Sully says it’s our patriotic duty to accept Obama’s unbelievable claim that he did not know Jeremiah Wright was a nutty, black nationalist who hates America and is filled with resentment and venom, viz.:

Those who ask questions and seek answers about the influence of Wright are doing their democratic duty. It is equally Obama’s duty to answer them as candidly and respectfully and precisely as possible. But those who do not want to hear an answer that gives hope and reconciles our divisions are betraying themselves and this country’s potential. Reveling in cynicism and partisanship is the act of those who truly do not love America.

Sullivan, always driven by emotion, does not want us to look behind the curtain to see what the maddeningly vague Obama really believes. It simply defies reason that Jeremiah Wright’s sermon saying “God damn America” was out of character. Likewise, Wright’s blaming of America after 9/11 is not the kind of foray anyone in his position would undertake after a major national tragedy unless this were a perfectly familiar theme for the preacher and the congregation in question.

Obama’s preferred response is to say he condemns the offensive statements without saying what in particular he condemns, why he condemns these statements, and what he believes that is different. In particular, Obama never reconciles his racial healing generalities with the resentment-driven dogmas of black nationalism. He chose this nationalism by choosing this church, even though there are plenty of other left-leaning, mixed raced congregations in the well integrated Hyde Park neighborhood. Even if Obama can escape a major political cost by comparing his reverend to a “lovable old coot of an uncle who sometimes says offensive things,” we have to ask which parts of Wright’s message does Obama like? (After all, Protestant people switch churches all the time, and preachers, unlike uncles, are not blood relations.)

Did Obama join this church for cynical self-interested reasons because it was the way to get ahead in South Chicago black politics? Did his angry harpy of a wife drag him there? Did he feel obliged as a mulatto, whose loyalties are frequently questioned, to plant himself firmly in the black community through a black nationalist church membership, even though this meant hearing hateful characterizations of his white mother and white family members? Or did he endorse Wright’s radical view in his youth when his identity was less certain, only to reject large portions of this extremism later in life? And, if so, what aspects of the black nationalist program does he reject and what does he still accept? For someone running as a racial healer emphasizing a positive agenda of hope and national solidarity, there is simply no way easily to reconcile his choice of church and preacher with his broader political message.

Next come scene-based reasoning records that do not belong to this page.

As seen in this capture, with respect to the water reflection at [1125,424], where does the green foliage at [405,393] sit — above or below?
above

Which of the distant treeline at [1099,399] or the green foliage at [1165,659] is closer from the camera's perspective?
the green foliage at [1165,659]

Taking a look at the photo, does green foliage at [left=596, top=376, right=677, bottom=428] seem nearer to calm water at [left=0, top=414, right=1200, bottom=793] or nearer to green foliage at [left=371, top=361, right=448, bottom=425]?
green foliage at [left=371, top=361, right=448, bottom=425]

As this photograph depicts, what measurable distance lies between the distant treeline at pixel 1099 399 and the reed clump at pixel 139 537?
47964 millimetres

As in affirmative action, the promise of racial healing Obama advances seems to require willful blindness to reality by whites. In the case of affirmative action, the huge differences between white and black qualifications for universities are suppressed and not well known outside of university admission departments. It is, of course, something people notice through experience, but one is not allowed to write about it or discuss it seriously. So the gap in ability and culture ends up being something of an “official lie.”  Likewise, in the case of black religious feelings and experiences, whites are not supposed to mention the extent of hatred, resentment, and alienation that is fomented by hysterical black preachers every Sunday from the pulpit. We’re supposed to accept at face value claims that they believe in the same Christian values the rest of the society aspires to–values that emphasize humility before God, the example of Jesus Christ, individual moral responsibility, solidarity of the human race, and forgiveness–even though every Sunday folks at Jeremiah Wright’s churches hear a Marxist gospel where whites are essentially the devils and blacks are the elect.

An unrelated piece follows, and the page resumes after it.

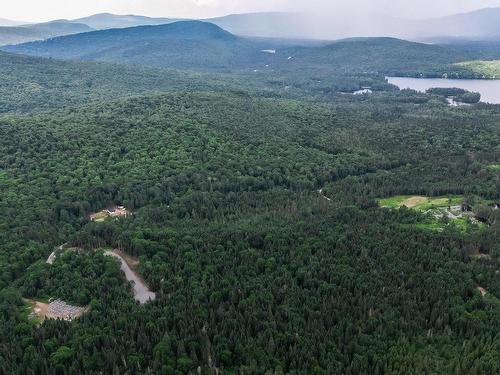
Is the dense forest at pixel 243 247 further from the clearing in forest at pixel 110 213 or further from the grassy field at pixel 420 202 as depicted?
the grassy field at pixel 420 202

Jeremiah Wright is one of many black preachers who adopted this style in the Seventies. It is a far cry from the traditional Christian language of hope and deliverance of early 20th Century black American churches, and it is also a gross deviation from the American rhetoric of equality and fair play that characterized the highly effective early civil rights movement.

If whites knew how much hate and resentment is common among significant sectors of black America–a hatred that whites saw a glimpse of in the real joy of otherwise successful American blacks after the O.J. Simpson verdict–Obama’s post-racial appeal would fizzle because whites would realize how rooted Obama is to that hateful reality. Folks who thought they were endorsing Sidney Poitier would recoil in fear when they discovered the “bait and switch”:  the real product would turn out to be a clever, dishonest Al Sharpton figure with a better haircut. Whites would realize how much the Marxist undercurrents of the Sixties have poisoned race relations by inculcating hateful attitudes among blacks, even as white people have effectively abandoned the racist attitudes of yesteryear. The news about Wright is a big deal, because, unless Obama rejects him root and branch, whites would realize that Obama has promised nothing to whites and done nothing to distance himself from nut-jobs like Wright, and this could mean that he promises a great deal of harm to whites as a group.  Of course, it will be “for our own good,” the necessary supplication for “healing.”